• Task details:
In the article on end-to-end models, in what year did Zhou and Xu introduce an end-to-end model for semantic role labeling?
## START Extract
End-to-End Models for Complex AI Tasks

Deep neural networks trained end-to-end can outperform classical pipeline-based systems, but they pose some challenges

by Erik Mueller, Sr Distinguished Machine Learning Engineer, and Alison Chi, Data Engineer

Until recently, the most common way of solving complex AI tasks such as natural language dialogue has been to build component-based systems, or systems consisting of a set of components, where each component is designed to perform a part of the task. To reduce complexity of interactions among components, the components are typically organized as a pipeline, where each component feeds its output to the input of the next component. The IBM Watson system for question answering was such a component-based system organized as a pipeline. Some components in Watson were rule-based, others were machine learning models, and others were hybrids of rule-based systems and machine learning models.

The main advantage of machine learning over traditional software engineering is that it allows one to build a component that performs a task by training a model from data, which removes the need for a human to specify exactly how to perform the task. The following question arises: Why not take this idea to the limit and use machine learning to perform entire complex AI tasks, rather than just parts of those tasks? End-to-end models seek to do exactly this, as shown in Figure 1.

Diagram with two flowchart showing the difference in input/output flow between a pipeline of components and an end-to-end model.

Figure 1 End-to-End Models

It was originally believed that natural language processing tasks were too hard to be performed by end-to-end models. For example, in 2008, Punyakanok, Roth, and Yih argued for the importance of a separate syntactic parsing step in the larger task of semantic role labeling. But then a series of end-to-end models based on deep neural networks performed better than expected. In 2011, Collobert and associates showed that the performance of an end-to-end model could approach that of component-based systems on several natural language processing tasks: part-of-speech tagging, chunking, named entity recognition, and semantic role labeling. In 2015, Zhou and Xu introduced an end-to-end model for semantic role labeling that outperformed all previous systems, without using syntactic parsing. In 2016, Google’s end-to-end Neural Machine Translation system achieved results that approached or surpassed all previous systems on the machine translation task. And, in 2017, Lee, He, Lewis, and Zettlemoyer introduced an end-to-end model for coreference resolution that outperformed all previous systems.
## END Extract
## START Supplied material
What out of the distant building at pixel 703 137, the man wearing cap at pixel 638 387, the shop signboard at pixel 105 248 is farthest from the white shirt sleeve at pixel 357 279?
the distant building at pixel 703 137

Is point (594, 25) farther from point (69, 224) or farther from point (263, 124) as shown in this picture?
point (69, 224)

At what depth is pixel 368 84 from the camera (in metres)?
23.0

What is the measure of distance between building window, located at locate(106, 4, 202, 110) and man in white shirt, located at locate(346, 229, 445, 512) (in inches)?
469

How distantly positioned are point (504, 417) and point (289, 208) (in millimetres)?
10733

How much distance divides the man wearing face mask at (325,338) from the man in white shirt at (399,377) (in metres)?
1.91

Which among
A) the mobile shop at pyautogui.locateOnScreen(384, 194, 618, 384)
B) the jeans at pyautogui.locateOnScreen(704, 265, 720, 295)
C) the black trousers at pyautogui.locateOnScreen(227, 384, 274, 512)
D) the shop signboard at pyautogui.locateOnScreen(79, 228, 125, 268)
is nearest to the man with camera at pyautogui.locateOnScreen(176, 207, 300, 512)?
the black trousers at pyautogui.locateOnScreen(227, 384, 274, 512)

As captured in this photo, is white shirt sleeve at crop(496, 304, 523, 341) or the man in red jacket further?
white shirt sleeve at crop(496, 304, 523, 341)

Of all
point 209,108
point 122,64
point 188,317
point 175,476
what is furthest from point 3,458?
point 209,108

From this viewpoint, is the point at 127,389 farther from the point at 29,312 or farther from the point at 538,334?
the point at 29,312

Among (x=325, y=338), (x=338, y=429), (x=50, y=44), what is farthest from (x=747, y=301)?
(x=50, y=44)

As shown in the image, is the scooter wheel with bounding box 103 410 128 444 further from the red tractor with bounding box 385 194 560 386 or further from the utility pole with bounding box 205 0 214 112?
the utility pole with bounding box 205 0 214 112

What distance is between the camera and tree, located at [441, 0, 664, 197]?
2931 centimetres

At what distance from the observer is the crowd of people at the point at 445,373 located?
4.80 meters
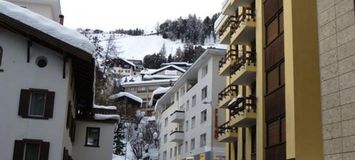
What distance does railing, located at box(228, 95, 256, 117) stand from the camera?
31297mm

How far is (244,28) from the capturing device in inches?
1303

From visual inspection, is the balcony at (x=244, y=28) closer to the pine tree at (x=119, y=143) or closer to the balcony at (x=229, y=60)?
the balcony at (x=229, y=60)

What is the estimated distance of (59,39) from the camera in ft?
82.9

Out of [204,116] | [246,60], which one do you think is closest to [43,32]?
[246,60]

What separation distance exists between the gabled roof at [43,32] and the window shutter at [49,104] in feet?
6.77

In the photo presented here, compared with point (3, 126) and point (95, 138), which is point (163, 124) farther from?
point (3, 126)

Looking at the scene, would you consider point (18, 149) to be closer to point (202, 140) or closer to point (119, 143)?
point (202, 140)

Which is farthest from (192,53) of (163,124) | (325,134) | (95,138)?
(325,134)

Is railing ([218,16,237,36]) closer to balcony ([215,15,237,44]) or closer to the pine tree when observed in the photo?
balcony ([215,15,237,44])

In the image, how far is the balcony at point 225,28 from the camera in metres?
37.6

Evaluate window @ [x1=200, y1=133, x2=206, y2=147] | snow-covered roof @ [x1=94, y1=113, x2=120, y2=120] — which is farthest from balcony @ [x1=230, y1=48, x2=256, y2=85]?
window @ [x1=200, y1=133, x2=206, y2=147]

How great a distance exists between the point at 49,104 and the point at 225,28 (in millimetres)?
17198

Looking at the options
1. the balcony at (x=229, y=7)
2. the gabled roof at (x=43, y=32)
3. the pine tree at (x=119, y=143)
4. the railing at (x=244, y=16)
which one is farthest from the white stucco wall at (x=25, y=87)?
the pine tree at (x=119, y=143)

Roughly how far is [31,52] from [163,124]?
57.6 m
## END Supplied material
• Expected output:
2015